A Poisson process is an essential concept in probability theory and stochastic processes. It models a sequence of events occurring randomly over time. These events are ideal for phenomena like the number of phone calls received at a call center or the arrival of buses at a stop. One important feature of a Poisson process is that the number of events in different intervals are independent. This means observing events in one time interval doesn't affect the likelihood of events in another.
A standard Poisson process has a rate parameter, denoted usually by \( \lambda \), representing the average number of occurrences in a unit time interval. The number of events that occur in time interval \([0, t]\) is a Poisson random variable with mean \( \lambda t \).

• **Independent Increments**: The numbers of events in disjoint time intervals are independently distributed.
• **Stationary Increments**: The distribution of the number of events depends only on the length of the time interval.

Understanding these properties is crucial as they form the basis for further analysis and usage in various probabilistic models.

Conditional expectation is a central tool in probability and statistics, representing the expected value of a random variable given some condition or event. In simple terms, it's like saying, "What do we expect to happen, knowing this new information?"
For instance, if you're expecting rain tomorrow based on a weather forecast, the conditional expectation would be your predicted chance of rain considering this updated forecast.
Mathematically, conditional expectation \( \mathbb{E}[X | Y] \) tells us the expected or mean value of a random variable \( X \) when the variable \( Y \) provides additional information.
In the context of Poisson processes and martingales, conditional expectations are employed to ensure the increment of the process between times \( s \) and \( t \) is zero, basing this expectation on past events described by the filtration. This concept is vital to ensure a process like \( M_t \) remains a martingale.
Key aspects include:

• The expectation is "conditional" on the information available up to a certain point, usually represented by a \( \sigma \)-field.
• Useful in refining predictions by incorporating known events into the calculation of future expectations.

Filtration in probability theory refers to the increasing sequence of \( \sigma \)-fields that represent the accumulation of information over time. This concept is fundamental to the study of stochastic processes, as it provides a structured way to describe the progression of what's known at any given point.
In the case of a Poisson process, the filtration generated by this process—denoted as \( \{ \mathcal{F}_t \}_{t \geq 0} \)—represents all the information available up to time \( t \). With each increment of time, \( \mathcal{F}_t \) includes all earlier data points collected from the process.
The role of filtration is crucial in defining and understanding martingales. With correct filtration, martingales can detect changes that are considered irrelevant or noise relative to the history of the process.
Important points include:

• Each \( \mathcal{F}_t \) contains all information known up to time \( t \), and \( \mathcal{F}_t \subset \mathcal{F}_s \) for \( t < s \).
• Used extensively in financial mathematics for modeling stock prices and risk assessment.

Stochastic processes are mathematical objects used to predict the evolution of systems over time that are inherently random. These processes are widely applicable in fields such as finance, physics, and biology, essentially anywhere you must model uncertain, dynamic systems.
They're like functions that add randomness to a sequence of events.
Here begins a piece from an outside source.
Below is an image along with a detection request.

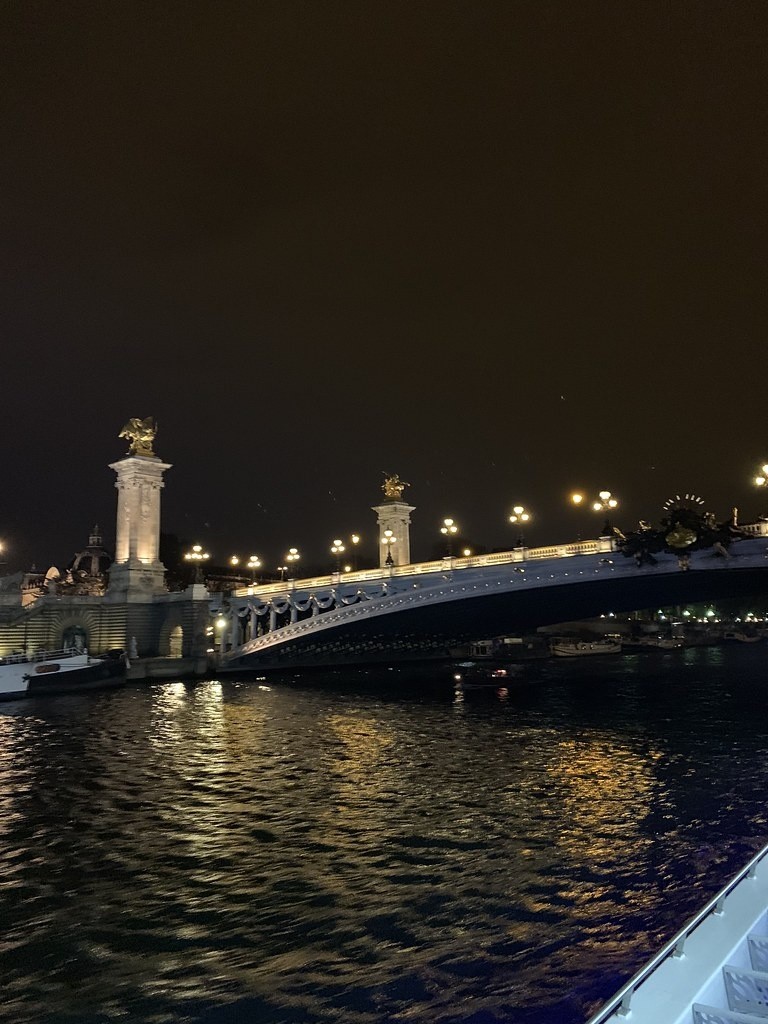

For example, in the real world, determining the future price of a stock, predicting weather changes, or estimating the spread of a disease employ stochastic processes.
The Poisson process, as discussed, is a good example of a simple stochastic process, as it describes counting events randomly scattered over time. More complex examples involve Brownian motion or Markov processes, each with distinct properties and applications.

• **Random Sequences**: A sequence or collection of random variables indexed by time or space.
• **Applications**: Includes predicting stock prices in finance, modeling populations in ecology, or determining the behavior of particles in physics.

Each stochastic process has certain defined rules or equations governing its distribution and evolution, helping researchers and professionals make informed decisions based on the probabilistic models. Understanding the different processes and their properties can greatly aid in analyzing systems where uncertainty is a dominating feature.